The realtime push functionality is the start of an exciting new database access model -- instead of polling the database for changes, the developer can tell RethinkDB to continuously push updated query results to applications in realtime. We dramatically expanded the changes command to support the following queries:

  • r.table(TABLE).get(ID).changes()
  • r.table(TABLE).between(LEFT_ID, RIGHT_ID).changes()
  • r.table(TABLE).filter(CONDITION).changes()
  • r.table(TABLE).map(TRANSFORMATION).changes()
  • r.table(TABLE).orderBy(CONDITION).limit(NUMBER).changes()
  • r.table(TABLE).min(INDEX).changes()
  • r.table(TABLE).max(INDEX).changes()

If you're upgrading from previous versions, you may need to recreate your indexes.

Note: In RethinkDB 1.16 the rethinkdb admin command has been removed and replaced with the new ReQL management API.

Programmatic cluster management

In previous versions of RethinkDB, some cluster management operations were available through the web interface and others were accessible through a specialized command line tool. RethinkDB 1.16 unifies all of the cluster management capabilities supported by the database and exposes them via a simple ReQL API.

We worked with users running large RethinkDB deployments to design the new cluster management API, and settled on three major design goals:

  • All cluster management and monitoring functionality should be accessible programmatically
  • Performing common operations should be simple and intuitive
  • Detailed control and visibility should be available, and should be as simple as possible

As of this release, you can now perform cluster management tasks with ReQL queries in a REPL or with scripts written in any programming language that has a RethinkDB driver.

Sharding and replication

ReQL's createTable command now accepts two new optional arguments: shards and replicas. If you specify the sharding and replication factor, the database will automatically partition and distribute the table. You can modify the settings later by calling the reconfigure command on the table object. You can also optionally use tagging to explicitly control how many replicas are assigned to individual servers:

r.table('users').reconfigure(
    shards=2,
    replicas={'us_west':3, 'us_east':2},
    primary_replica_tag='us_east'
).run(conn)

New sharding web interface

The web UI has been completely rebuilt to take advantage of the new ReQL clustering API. We've also updated the sharding and replication web interface to give administrators more visibility and control:

As you change the number of shards and replicas, RethinkDB presents a visual diff of the current and proposed cluster configurations. Administrators can see exactly where the data will go before approving the proposed plan.

Precise control

RethinkDB 1.16 introduces a number of system tables that expose database settings and the internal state of the cluster. You can query and interact with system tables using conventional ReQL commands, just like you would with any other RethinkDB table.

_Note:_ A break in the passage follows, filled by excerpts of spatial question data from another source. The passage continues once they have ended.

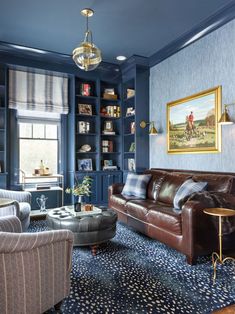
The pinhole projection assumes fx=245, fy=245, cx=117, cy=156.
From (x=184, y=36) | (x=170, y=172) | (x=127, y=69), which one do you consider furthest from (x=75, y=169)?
(x=184, y=36)

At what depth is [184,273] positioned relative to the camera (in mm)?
2381

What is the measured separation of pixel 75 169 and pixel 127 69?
2422mm

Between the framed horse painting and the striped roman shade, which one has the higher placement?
the striped roman shade

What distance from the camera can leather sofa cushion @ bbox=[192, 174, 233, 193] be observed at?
2.99 m

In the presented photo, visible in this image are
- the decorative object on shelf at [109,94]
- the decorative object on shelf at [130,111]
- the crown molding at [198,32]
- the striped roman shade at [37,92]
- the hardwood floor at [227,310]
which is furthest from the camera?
the decorative object on shelf at [109,94]

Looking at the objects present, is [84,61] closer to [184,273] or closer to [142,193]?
[142,193]

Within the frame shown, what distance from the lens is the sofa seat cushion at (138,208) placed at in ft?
10.9

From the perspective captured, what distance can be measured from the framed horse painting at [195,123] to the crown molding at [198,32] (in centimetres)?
88

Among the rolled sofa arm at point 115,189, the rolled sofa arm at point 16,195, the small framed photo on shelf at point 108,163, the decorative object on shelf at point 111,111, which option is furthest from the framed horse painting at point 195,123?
the rolled sofa arm at point 16,195

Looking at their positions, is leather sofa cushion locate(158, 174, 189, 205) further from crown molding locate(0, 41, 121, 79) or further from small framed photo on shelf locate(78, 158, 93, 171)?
crown molding locate(0, 41, 121, 79)

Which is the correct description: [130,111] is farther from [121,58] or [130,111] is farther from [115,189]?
[115,189]

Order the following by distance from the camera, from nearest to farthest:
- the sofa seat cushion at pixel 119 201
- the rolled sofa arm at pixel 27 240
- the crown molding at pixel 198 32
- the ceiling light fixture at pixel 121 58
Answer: the rolled sofa arm at pixel 27 240 < the crown molding at pixel 198 32 < the sofa seat cushion at pixel 119 201 < the ceiling light fixture at pixel 121 58

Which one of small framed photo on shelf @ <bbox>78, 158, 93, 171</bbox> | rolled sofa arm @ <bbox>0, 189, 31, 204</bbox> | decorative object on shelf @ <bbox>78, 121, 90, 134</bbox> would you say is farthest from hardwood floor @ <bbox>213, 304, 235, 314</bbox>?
decorative object on shelf @ <bbox>78, 121, 90, 134</bbox>

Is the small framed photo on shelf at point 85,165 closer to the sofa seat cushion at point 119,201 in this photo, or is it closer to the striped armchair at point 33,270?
the sofa seat cushion at point 119,201
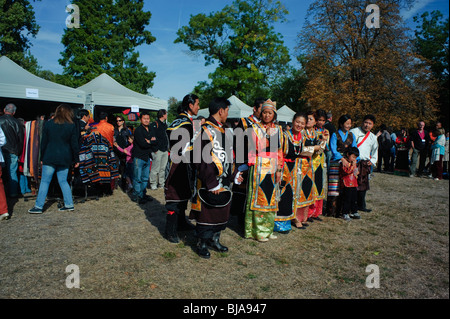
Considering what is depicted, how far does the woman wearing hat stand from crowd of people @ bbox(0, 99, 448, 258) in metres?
0.01

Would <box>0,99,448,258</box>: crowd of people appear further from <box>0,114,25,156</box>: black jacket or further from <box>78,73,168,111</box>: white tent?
<box>78,73,168,111</box>: white tent

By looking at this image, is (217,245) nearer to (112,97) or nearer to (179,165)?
(179,165)

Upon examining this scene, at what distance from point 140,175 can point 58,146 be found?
1.78 meters

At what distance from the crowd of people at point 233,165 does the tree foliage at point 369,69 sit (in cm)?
1492

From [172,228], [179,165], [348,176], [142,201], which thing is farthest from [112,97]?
[348,176]

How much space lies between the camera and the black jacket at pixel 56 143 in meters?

To exercise granular control over sharding and replication, you can use the new table_config table. Each document in table_config represents a different table in your database cluster, and includes details on sharding and replication settings. A table_config document typically looks like this:

{
  id: "31c92680-f70c-4a4b-a49e-b238eb12c023",
  name: "tablename",
  db: "test",
  primary_key: "id",
  shards: [
    {primary_replica: "a", "replicas": ["a", "b"]},
    {primary_replica: "b", "replicas": ["a", "b"]}
    ],
  write_acks: "majority",
  durability: "hard"
}

When you modify those properties using the update command, the cluster will apply the new settings. You can also use this approach to tweak some advanced table settings for behaviors like durability.

The high-level reconfigure command is a porcelain command on top of the table_config system table. When you call reconfigure, the command compiles high-level settings like the number of shards and replicas into a concrete configuration document, and updates the appropriate document in the table_config system table. You can also call reconfigure with a dry_run optional argument to see the proposed configuration before applying it.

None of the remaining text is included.